/dlft

A tool to download full text of a multipage item in Harvard Digital Collections

Primary LanguagePython

DownLoad Full Text

A tool to get the full text of a multipage item in Harvard Digital Collections

Description

In version 1 of Harvard Digital Collections, users who want the full OCR text of a multi-page item have to copy it from a popup in the mirador viewer, which takes multiple clicks and is time-consuming for more than a few pages.

alt text

dlft is a proof of concept for single-click full-text download. The script takes the URL of a Harvard Digital Collections item page as input. After locating the Digital Repository Service (DRS) identifier on the HDC page, the script calls the endpoint https://pds.lib.harvard.edu/pds/get/ to get the text for each page and concatenates them all into a single TXT file, saved in /Results/.

Dependencies

The program was made with Python 3.7.3 and needs the following modules installed in the run environment:

  • requests
  • bs4
  • tqdm

To install python modules, you can use pip with this syntax at a bash console: pip install <name of module>

How to run the program

  1. Check to make sure you have the above external modules installed.

_WHAT THIS EXERCISE ASKS_
(a) Why does the dlft page say a single-click full-text download tool was needed?
(b) On the dlft page, which Python version was the program made with?
(c) Resume the dlft page after its last line.

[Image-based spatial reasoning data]

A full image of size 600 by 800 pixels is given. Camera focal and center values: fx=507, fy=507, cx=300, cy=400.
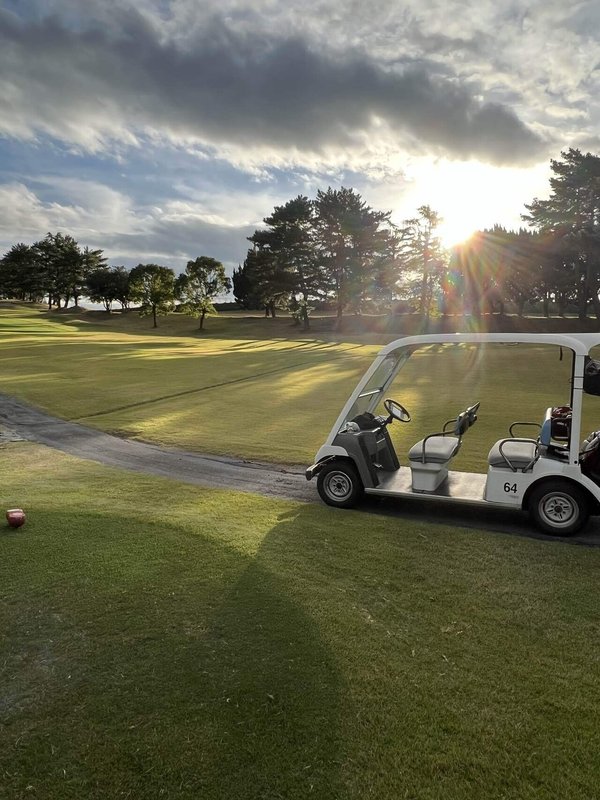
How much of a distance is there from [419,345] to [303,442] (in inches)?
229

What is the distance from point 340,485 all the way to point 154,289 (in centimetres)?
7758

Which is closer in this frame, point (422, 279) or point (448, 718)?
point (448, 718)

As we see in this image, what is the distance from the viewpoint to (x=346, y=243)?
2827 inches

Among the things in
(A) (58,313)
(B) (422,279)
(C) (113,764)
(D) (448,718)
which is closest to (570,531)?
(D) (448,718)

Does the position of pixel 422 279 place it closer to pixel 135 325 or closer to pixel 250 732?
pixel 135 325

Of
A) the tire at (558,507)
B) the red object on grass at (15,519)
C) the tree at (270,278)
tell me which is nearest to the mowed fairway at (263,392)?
the tire at (558,507)

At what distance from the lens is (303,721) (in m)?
3.51

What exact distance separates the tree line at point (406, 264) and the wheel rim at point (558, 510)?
58152mm

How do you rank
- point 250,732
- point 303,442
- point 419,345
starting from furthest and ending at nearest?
point 303,442 → point 419,345 → point 250,732

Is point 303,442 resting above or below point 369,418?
below

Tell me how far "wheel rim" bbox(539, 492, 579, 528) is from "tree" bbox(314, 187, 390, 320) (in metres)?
66.1

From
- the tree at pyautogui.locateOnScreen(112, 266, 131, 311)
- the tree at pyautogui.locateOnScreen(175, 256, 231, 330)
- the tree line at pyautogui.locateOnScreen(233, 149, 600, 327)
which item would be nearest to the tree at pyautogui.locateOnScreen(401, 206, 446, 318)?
the tree line at pyautogui.locateOnScreen(233, 149, 600, 327)

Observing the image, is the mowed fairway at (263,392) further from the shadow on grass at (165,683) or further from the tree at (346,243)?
the tree at (346,243)

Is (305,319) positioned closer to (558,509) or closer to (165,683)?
(558,509)
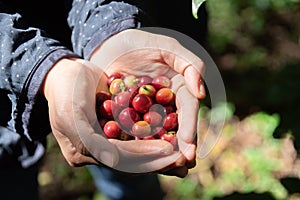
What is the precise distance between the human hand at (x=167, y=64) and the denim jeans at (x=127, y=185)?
456 mm

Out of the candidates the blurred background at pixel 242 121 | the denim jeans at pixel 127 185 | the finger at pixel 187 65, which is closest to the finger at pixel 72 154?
the finger at pixel 187 65

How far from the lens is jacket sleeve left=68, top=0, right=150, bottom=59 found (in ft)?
4.46

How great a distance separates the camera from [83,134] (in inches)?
47.1

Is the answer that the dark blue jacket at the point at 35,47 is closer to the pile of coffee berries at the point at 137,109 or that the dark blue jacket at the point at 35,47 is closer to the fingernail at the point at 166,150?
the pile of coffee berries at the point at 137,109

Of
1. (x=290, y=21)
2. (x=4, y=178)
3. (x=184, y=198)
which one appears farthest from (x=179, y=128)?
(x=290, y=21)

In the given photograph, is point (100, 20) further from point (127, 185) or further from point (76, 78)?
point (127, 185)

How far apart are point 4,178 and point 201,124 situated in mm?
907

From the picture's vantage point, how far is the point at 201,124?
7.39ft

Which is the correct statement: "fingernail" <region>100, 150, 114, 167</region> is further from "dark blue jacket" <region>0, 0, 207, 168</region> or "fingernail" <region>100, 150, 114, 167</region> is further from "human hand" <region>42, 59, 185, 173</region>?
"dark blue jacket" <region>0, 0, 207, 168</region>

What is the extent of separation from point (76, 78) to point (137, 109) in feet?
0.49

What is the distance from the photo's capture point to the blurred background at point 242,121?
223cm

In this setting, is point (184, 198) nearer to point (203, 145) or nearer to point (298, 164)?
point (298, 164)

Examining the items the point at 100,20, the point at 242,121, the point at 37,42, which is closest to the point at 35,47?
the point at 37,42

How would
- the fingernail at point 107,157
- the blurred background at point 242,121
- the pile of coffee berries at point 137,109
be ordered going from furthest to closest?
the blurred background at point 242,121 < the pile of coffee berries at point 137,109 < the fingernail at point 107,157
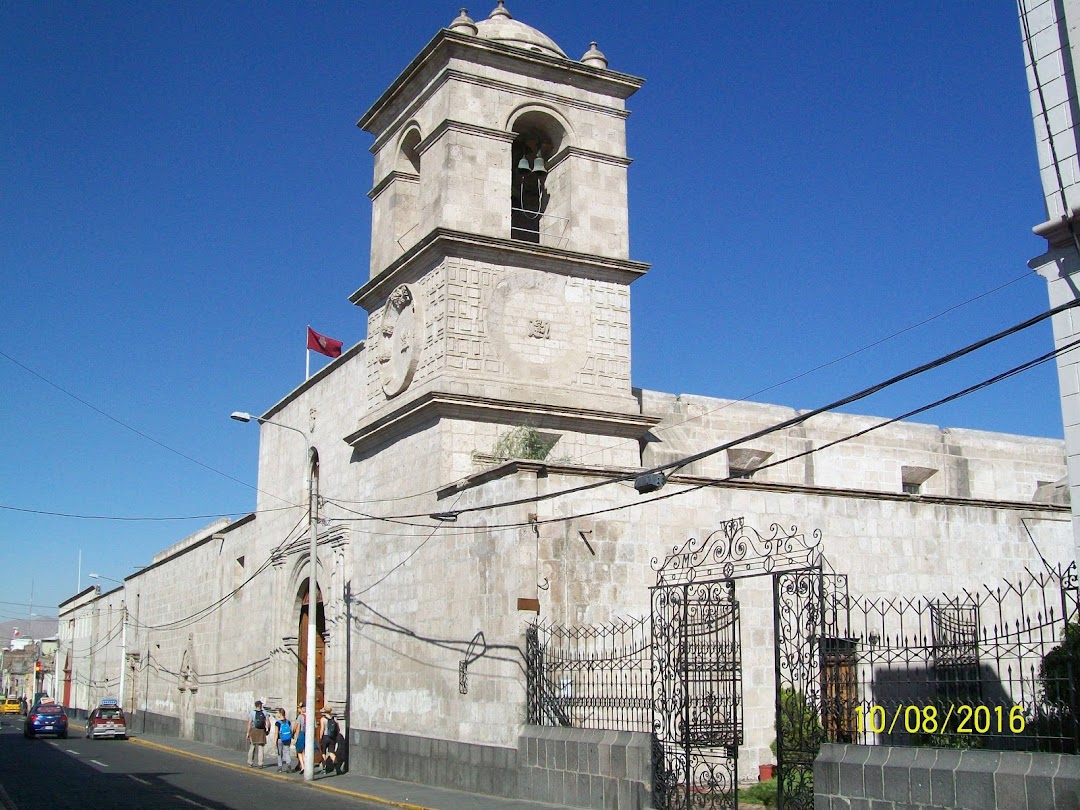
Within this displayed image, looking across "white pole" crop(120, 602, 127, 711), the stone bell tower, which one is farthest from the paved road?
"white pole" crop(120, 602, 127, 711)

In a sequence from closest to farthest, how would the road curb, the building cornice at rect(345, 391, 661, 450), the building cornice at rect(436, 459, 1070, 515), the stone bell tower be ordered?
the road curb → the building cornice at rect(436, 459, 1070, 515) → the building cornice at rect(345, 391, 661, 450) → the stone bell tower

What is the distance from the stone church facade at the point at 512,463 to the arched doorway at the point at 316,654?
0.35 ft

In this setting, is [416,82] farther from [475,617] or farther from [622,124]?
[475,617]

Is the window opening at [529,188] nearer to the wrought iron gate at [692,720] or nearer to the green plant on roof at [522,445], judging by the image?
the green plant on roof at [522,445]

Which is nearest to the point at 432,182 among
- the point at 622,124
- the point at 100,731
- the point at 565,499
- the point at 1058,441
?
the point at 622,124

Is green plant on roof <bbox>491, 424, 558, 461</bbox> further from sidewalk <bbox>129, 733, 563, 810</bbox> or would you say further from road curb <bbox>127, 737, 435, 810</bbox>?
road curb <bbox>127, 737, 435, 810</bbox>

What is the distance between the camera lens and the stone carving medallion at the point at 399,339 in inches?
923

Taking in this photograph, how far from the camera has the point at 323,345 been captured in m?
31.1

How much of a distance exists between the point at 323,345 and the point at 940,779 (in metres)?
23.5

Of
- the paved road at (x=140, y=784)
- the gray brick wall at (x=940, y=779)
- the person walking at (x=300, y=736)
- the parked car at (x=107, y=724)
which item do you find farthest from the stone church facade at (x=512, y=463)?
the parked car at (x=107, y=724)

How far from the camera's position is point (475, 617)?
61.9 ft

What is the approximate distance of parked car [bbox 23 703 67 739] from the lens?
41875 mm

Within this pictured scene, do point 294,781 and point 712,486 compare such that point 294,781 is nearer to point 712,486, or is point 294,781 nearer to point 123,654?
point 712,486

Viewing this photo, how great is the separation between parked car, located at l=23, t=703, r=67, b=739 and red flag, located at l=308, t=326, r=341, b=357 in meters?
21.8
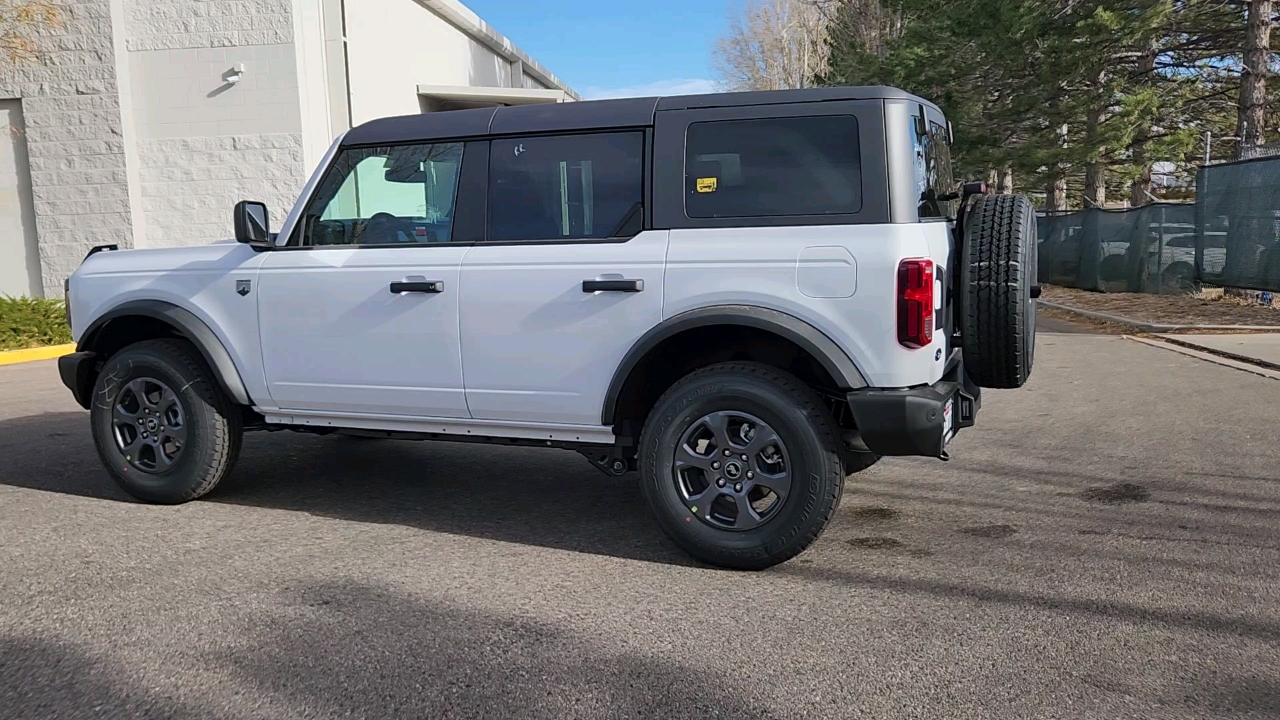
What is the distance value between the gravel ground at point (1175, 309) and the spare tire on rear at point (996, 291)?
10.0m

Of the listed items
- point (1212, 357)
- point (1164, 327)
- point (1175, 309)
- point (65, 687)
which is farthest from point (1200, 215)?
point (65, 687)

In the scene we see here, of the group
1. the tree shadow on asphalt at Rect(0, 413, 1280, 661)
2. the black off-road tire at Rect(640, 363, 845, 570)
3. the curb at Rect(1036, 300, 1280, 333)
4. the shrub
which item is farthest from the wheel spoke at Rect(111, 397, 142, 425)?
the curb at Rect(1036, 300, 1280, 333)

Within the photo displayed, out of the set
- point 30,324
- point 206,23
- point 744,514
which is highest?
point 206,23

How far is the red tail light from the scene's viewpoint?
154 inches

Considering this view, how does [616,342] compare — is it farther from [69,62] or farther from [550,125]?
[69,62]

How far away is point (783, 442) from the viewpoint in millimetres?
4129

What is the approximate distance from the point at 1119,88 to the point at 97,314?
21062 mm

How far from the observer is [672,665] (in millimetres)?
3312

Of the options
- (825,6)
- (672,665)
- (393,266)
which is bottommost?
(672,665)

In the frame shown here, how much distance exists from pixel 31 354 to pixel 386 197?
32.2ft

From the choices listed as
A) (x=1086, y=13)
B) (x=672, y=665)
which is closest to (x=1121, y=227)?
(x=1086, y=13)

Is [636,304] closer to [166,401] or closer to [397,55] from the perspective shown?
[166,401]

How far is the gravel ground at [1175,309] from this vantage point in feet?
42.6

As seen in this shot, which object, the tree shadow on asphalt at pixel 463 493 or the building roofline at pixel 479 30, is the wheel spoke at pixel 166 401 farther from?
the building roofline at pixel 479 30
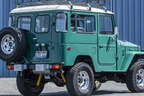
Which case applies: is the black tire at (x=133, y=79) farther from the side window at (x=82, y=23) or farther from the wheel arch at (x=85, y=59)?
the side window at (x=82, y=23)

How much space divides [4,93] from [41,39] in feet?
9.58

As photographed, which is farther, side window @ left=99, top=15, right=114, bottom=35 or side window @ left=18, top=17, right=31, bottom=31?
side window @ left=99, top=15, right=114, bottom=35

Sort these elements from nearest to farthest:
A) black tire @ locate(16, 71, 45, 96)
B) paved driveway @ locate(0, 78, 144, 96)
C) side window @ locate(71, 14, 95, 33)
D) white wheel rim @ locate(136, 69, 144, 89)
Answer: side window @ locate(71, 14, 95, 33), black tire @ locate(16, 71, 45, 96), paved driveway @ locate(0, 78, 144, 96), white wheel rim @ locate(136, 69, 144, 89)

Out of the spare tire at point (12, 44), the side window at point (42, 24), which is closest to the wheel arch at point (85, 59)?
the side window at point (42, 24)

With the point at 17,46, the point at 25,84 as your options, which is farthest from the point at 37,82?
the point at 17,46

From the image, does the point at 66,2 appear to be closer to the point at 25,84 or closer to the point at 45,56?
the point at 45,56

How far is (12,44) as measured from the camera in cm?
1312

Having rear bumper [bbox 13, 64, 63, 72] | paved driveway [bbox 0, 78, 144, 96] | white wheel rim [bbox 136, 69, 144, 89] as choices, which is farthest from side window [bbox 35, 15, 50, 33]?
white wheel rim [bbox 136, 69, 144, 89]

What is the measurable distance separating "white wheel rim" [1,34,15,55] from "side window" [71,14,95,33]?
1.68 m

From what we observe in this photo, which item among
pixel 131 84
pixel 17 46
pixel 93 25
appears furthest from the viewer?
pixel 131 84

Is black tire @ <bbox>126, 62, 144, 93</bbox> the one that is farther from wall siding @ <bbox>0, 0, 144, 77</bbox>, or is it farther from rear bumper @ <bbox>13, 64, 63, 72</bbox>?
wall siding @ <bbox>0, 0, 144, 77</bbox>

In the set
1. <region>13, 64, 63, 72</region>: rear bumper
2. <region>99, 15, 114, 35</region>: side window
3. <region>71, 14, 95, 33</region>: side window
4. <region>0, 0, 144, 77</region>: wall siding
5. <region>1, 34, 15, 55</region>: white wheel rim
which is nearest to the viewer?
<region>13, 64, 63, 72</region>: rear bumper

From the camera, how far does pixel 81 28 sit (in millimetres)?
13609

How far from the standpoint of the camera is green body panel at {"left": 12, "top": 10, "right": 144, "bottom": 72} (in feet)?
42.4
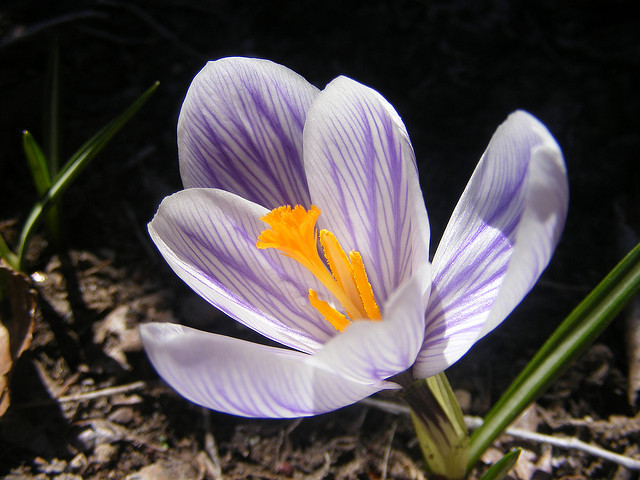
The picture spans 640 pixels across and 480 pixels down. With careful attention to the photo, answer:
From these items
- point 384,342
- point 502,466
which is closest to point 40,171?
point 384,342

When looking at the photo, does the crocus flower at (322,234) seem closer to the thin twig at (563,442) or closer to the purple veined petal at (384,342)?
the purple veined petal at (384,342)

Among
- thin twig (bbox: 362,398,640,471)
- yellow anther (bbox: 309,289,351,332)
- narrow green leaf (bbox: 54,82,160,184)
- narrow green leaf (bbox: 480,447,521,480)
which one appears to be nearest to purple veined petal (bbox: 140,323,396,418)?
yellow anther (bbox: 309,289,351,332)

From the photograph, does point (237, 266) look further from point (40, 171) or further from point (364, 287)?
point (40, 171)

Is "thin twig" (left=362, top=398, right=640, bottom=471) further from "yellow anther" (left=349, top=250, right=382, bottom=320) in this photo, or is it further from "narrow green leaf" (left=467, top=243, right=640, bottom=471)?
"yellow anther" (left=349, top=250, right=382, bottom=320)

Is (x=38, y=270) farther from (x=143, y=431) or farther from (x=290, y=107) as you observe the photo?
(x=290, y=107)

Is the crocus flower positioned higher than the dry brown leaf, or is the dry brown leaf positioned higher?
the crocus flower

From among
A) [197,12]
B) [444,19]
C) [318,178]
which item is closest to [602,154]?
[444,19]

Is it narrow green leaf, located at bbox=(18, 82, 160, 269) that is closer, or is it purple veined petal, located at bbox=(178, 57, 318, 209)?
purple veined petal, located at bbox=(178, 57, 318, 209)
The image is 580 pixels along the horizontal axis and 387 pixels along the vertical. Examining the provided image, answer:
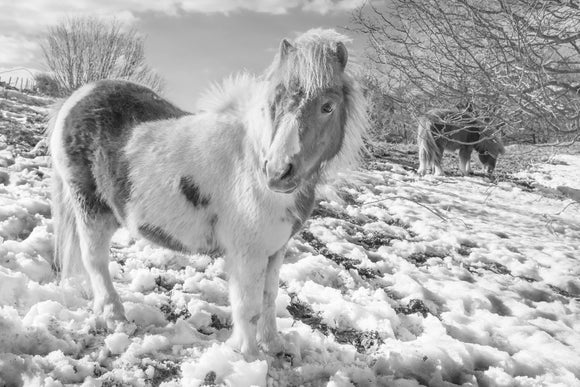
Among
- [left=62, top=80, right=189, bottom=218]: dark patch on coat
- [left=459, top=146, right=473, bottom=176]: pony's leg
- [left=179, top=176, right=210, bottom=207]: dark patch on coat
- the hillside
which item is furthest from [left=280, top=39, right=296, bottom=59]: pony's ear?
[left=459, top=146, right=473, bottom=176]: pony's leg

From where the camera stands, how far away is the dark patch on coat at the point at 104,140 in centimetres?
265

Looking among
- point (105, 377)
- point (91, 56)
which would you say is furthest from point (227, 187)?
point (91, 56)

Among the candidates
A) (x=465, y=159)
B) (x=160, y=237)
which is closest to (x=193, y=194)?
(x=160, y=237)

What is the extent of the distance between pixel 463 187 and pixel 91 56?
18.5 metres

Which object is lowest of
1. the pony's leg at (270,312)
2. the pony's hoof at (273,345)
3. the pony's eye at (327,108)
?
the pony's hoof at (273,345)

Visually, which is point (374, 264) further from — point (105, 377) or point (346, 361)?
point (105, 377)

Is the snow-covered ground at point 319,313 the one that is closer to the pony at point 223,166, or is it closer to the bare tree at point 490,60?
the pony at point 223,166

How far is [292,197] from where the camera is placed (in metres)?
2.34

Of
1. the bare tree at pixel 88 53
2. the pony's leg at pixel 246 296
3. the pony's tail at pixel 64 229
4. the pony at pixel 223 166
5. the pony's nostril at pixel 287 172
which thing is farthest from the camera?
the bare tree at pixel 88 53

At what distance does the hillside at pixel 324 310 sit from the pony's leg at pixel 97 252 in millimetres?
143

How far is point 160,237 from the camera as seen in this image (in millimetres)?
2602

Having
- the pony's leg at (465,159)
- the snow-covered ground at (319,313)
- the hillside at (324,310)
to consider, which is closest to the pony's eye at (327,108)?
the hillside at (324,310)

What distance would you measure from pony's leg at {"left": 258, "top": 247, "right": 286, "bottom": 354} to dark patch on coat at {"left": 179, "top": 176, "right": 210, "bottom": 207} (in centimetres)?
53

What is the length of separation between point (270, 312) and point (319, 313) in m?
0.59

_ANSWERS PER TASK_
(a) In version 1 of Harvard Digital Collections, getting the full OCR text of a multi-page item means copying it from a popup in the Mirador viewer. That takes multiple clicks and is time-consuming for more than a few pages.

(b) Python 3.7.3.

(c)
  2. Change the value of HDC_url at the top of dlft.py to the desired URL. Example:
HDC_url = 'https://digitalcollections.library.harvard.edu/catalog/990043816950203941'
  1. Run dlft.py in a bash console with python dlft.py.
  2. Wait. It will take a while, depending on the length of the book. The page delivery service seems to be able to return about 2-3 pages per second.

Options

You can set the page range manually to get only the OCR for a specified range. Change False to True and change the numbers in these lines:

manual_pagination = False
manual_page_start = 1
manual_page_end = 11

Future development

Before this tool is added to the interface of Harvard Digital Collections, it will need to be rewritten using javascript. More work might also be done to find the best endpoint. https://pds.lib.harvard.edu/pds/get/ may not be as fast as http://fds.lib.harvard.edu/fds/deliver/, but the File Delivery Service requires the exact DRS ID for each txt file, which needs to be scraped from a comprehensive XML page available from the same endpoint.